The Indian government has slammed Wikileaks founder Jullian Assange's claim that the country failed to respond to his asylum pleas.
In a recent interview, Assange, who has been holed up in London's Ecuadorian embassy since 2012, revealed that India had turned a deaf ear to his request at a time when he most needed shelter.
However, rebutting his asylum claim, Press Trust of India (PTI) quoted a top government source saying, "We have checked our records and we cannot find any reference to Julian Assange seeking asylum. I don't know, whether he did it through social media or what? Certainly he has not made any request that we are aware of."
The statement was in reply to Julian Assange direct accusation: "I was disappointed and saddened that India, known for upholding human rights, never got back despite several requests by me for asylum. Indians are also great supporters of WikiLeaks. I therefore contacted the foreign office through the Indian high commissioner. I wrote to them but they never responded."
The Australian was speaking in context of US' Nation Security Agency (NSA) whistleblower Edward Snowden, who leaked classified US surveillance programs to a few media organisations.
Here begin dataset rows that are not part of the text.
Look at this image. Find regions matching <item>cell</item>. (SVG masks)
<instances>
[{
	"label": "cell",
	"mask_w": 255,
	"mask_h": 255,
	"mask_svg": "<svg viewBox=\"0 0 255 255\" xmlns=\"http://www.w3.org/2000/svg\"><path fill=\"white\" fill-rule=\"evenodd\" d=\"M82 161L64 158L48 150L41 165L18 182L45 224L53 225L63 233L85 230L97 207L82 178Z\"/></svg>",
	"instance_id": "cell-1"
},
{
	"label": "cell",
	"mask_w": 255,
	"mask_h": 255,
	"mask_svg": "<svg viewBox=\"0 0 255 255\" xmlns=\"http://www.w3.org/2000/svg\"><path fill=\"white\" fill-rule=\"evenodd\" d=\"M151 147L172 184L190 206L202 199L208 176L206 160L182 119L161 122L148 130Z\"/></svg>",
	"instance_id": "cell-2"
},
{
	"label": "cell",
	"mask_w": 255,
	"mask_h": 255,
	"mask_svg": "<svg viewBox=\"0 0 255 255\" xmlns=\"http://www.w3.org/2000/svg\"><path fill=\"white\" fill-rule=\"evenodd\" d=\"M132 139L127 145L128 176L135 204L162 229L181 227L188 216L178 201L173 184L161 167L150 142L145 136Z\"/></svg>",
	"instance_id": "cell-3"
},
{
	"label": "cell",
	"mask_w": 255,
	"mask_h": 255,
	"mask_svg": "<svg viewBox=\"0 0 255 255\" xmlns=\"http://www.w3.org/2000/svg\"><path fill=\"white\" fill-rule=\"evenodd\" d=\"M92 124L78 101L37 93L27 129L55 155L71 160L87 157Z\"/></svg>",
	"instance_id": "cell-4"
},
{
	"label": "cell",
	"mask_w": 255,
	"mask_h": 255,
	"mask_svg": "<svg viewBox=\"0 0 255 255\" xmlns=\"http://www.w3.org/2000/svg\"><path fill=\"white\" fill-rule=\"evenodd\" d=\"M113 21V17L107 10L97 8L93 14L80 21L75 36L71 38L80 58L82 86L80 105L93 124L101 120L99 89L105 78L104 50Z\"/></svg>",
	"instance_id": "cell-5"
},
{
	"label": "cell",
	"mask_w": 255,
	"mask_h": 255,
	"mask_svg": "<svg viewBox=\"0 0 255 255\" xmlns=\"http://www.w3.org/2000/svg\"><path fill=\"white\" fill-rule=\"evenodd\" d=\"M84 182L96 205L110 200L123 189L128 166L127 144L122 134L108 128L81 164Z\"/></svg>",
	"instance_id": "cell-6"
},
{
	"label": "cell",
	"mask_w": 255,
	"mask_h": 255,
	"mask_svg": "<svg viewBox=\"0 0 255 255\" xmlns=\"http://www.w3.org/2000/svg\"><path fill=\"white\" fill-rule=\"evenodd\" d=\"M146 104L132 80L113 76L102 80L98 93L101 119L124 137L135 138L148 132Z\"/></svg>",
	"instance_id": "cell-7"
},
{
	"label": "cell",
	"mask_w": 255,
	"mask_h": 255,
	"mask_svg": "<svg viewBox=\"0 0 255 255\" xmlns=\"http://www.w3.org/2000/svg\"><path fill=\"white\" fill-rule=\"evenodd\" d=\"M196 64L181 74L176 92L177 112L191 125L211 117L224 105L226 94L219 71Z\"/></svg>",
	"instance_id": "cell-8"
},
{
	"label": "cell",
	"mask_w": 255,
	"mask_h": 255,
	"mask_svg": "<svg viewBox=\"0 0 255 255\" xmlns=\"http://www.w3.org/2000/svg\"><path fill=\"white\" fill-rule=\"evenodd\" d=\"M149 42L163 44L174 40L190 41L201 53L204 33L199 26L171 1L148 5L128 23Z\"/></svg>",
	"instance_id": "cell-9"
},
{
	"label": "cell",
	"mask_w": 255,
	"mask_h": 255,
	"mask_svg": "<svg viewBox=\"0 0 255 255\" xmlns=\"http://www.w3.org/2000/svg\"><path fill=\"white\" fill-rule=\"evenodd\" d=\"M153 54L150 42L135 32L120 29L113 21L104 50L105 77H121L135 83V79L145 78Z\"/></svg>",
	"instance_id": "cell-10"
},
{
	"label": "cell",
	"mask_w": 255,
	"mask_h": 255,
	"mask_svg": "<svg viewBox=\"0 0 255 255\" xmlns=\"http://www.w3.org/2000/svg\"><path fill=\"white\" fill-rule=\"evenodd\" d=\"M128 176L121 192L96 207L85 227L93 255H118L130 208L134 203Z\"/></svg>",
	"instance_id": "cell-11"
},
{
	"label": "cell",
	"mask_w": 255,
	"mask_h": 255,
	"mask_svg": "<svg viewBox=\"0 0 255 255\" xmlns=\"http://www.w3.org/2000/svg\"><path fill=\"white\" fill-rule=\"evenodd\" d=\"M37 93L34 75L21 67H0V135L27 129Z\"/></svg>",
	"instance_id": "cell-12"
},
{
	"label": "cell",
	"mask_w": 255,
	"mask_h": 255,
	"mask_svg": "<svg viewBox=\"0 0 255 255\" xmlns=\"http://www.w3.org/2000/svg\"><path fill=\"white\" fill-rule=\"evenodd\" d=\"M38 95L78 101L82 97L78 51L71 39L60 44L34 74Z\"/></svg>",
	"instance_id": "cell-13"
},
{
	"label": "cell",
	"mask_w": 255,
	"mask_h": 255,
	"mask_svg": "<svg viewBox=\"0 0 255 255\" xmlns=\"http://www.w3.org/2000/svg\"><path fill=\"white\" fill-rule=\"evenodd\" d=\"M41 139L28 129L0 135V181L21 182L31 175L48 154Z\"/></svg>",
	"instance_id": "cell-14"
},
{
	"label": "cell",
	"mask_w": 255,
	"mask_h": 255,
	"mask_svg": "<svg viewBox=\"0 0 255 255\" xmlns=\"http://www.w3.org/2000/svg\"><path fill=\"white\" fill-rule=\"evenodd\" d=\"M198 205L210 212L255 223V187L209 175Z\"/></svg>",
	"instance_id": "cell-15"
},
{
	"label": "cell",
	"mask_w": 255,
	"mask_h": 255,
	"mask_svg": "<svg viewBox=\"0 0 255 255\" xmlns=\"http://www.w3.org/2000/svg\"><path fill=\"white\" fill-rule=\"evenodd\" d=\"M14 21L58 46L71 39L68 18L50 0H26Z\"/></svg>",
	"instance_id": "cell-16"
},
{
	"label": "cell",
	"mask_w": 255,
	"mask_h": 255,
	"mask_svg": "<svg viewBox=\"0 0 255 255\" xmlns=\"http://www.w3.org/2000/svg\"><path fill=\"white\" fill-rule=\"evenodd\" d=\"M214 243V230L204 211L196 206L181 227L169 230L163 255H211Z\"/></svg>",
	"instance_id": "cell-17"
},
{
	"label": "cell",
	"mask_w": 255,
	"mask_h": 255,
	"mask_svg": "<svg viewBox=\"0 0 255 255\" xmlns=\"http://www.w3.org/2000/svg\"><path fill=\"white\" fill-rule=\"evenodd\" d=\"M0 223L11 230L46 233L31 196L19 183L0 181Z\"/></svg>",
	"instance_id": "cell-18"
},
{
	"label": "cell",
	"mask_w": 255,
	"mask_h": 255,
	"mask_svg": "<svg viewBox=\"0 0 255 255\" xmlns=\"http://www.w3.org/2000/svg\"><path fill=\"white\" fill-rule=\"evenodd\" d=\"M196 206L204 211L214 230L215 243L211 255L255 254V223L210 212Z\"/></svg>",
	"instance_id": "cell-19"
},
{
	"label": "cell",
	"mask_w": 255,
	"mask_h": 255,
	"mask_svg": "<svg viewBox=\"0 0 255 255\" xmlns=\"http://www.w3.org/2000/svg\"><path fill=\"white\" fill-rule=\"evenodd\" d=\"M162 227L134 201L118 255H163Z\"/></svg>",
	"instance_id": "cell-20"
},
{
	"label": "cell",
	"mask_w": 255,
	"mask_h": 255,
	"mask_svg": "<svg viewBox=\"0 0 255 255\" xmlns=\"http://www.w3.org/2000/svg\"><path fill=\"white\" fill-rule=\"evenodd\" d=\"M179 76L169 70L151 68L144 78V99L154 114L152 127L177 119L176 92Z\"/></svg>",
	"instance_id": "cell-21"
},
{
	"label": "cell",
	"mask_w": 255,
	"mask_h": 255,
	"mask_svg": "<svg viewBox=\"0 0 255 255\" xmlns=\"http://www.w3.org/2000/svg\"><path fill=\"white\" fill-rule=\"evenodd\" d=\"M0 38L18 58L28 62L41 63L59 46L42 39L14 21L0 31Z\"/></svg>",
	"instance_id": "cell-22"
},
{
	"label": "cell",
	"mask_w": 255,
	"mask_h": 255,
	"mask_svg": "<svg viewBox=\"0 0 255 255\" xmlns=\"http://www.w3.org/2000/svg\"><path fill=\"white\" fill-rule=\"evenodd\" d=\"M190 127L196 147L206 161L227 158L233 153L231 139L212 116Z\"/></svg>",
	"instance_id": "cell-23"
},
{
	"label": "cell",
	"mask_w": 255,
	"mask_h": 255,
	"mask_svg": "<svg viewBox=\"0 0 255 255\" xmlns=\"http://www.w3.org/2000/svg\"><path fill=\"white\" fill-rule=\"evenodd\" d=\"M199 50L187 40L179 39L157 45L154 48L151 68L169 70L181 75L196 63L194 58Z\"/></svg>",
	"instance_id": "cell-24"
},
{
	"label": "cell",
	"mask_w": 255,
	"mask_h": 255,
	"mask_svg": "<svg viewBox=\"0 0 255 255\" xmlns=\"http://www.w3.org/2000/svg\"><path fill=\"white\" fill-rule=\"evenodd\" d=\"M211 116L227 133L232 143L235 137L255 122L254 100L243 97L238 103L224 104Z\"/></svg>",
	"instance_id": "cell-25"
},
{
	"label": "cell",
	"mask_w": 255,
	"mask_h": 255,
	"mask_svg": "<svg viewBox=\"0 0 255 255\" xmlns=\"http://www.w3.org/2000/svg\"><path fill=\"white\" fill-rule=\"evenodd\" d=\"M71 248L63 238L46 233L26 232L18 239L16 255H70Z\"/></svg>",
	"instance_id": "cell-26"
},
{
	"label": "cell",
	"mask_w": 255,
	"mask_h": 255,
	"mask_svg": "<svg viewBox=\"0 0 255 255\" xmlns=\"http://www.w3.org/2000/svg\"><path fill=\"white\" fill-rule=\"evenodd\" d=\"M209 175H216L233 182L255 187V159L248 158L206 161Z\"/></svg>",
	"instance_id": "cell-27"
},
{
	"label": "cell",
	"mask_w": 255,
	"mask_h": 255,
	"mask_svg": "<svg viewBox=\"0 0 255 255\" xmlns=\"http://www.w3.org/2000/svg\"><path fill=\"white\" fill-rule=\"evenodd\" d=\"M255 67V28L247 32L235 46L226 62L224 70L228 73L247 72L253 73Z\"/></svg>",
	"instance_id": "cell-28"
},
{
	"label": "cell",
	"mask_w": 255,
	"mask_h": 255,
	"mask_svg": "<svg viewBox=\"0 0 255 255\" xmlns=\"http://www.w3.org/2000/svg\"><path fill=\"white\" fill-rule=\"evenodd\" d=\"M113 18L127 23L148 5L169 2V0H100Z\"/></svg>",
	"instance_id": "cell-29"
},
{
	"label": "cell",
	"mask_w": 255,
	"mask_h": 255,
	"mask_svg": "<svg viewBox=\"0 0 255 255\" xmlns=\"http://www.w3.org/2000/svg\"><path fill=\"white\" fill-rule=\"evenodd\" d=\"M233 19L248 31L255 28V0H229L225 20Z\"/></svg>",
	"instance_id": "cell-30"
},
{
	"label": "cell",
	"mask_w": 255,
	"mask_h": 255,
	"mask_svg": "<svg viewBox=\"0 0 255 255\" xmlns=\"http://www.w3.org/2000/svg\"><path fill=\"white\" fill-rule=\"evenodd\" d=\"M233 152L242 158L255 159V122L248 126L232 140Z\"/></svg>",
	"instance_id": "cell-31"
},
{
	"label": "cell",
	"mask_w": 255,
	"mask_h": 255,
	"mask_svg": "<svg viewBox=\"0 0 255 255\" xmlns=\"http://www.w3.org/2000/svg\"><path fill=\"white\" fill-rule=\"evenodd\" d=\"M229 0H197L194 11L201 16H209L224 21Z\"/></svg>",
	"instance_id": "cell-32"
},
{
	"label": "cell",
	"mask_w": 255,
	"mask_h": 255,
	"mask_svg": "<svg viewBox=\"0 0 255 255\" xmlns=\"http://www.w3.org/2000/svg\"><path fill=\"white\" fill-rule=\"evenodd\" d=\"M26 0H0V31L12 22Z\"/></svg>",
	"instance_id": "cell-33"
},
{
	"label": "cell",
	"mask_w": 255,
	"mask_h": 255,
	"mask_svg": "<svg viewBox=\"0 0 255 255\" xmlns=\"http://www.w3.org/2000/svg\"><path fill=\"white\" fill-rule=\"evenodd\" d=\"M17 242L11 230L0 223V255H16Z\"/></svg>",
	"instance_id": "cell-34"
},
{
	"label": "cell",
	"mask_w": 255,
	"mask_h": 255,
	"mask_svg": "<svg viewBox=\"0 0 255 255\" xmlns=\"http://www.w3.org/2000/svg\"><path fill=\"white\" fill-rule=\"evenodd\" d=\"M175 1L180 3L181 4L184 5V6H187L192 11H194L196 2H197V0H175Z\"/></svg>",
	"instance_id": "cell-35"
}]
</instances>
Assange in the interview requested India to provide Snowden shelter.
"It was because of Snowden that India came to know how US was snooping on them. It is an obligation for India to protect Snowden. India is a super power and does not have to fear other nations. Now is the time for India to show it stands up for human rights," he said.
Assange added that there existed several such surveillance programs but the PRISM surveillance carried out by the US government was most effective.
Addressing the 19th International Symposium on Electronic Art via video conference on Thursday, The Guardian reported Assange as saying, "Edward Snowden revealed something that I've been speaking about for a long time, providing clear concrete proof that the internet has penetrated every aspect of society, right along with it is mass surveillance."
"Right along with it is mass surveillance - mass surveillance by the National Security Agency of the US, working in co-operation with its partners and other countries trying to do the same thing, although not nearly as effectively."
In the wake of the controversial leak, US President Barack Obama created furore as he defended the NSA's role in tracking electronic data of six billion people. "You cannot have 100% security with 100% privacy. Some sacrifices have to be made," he said.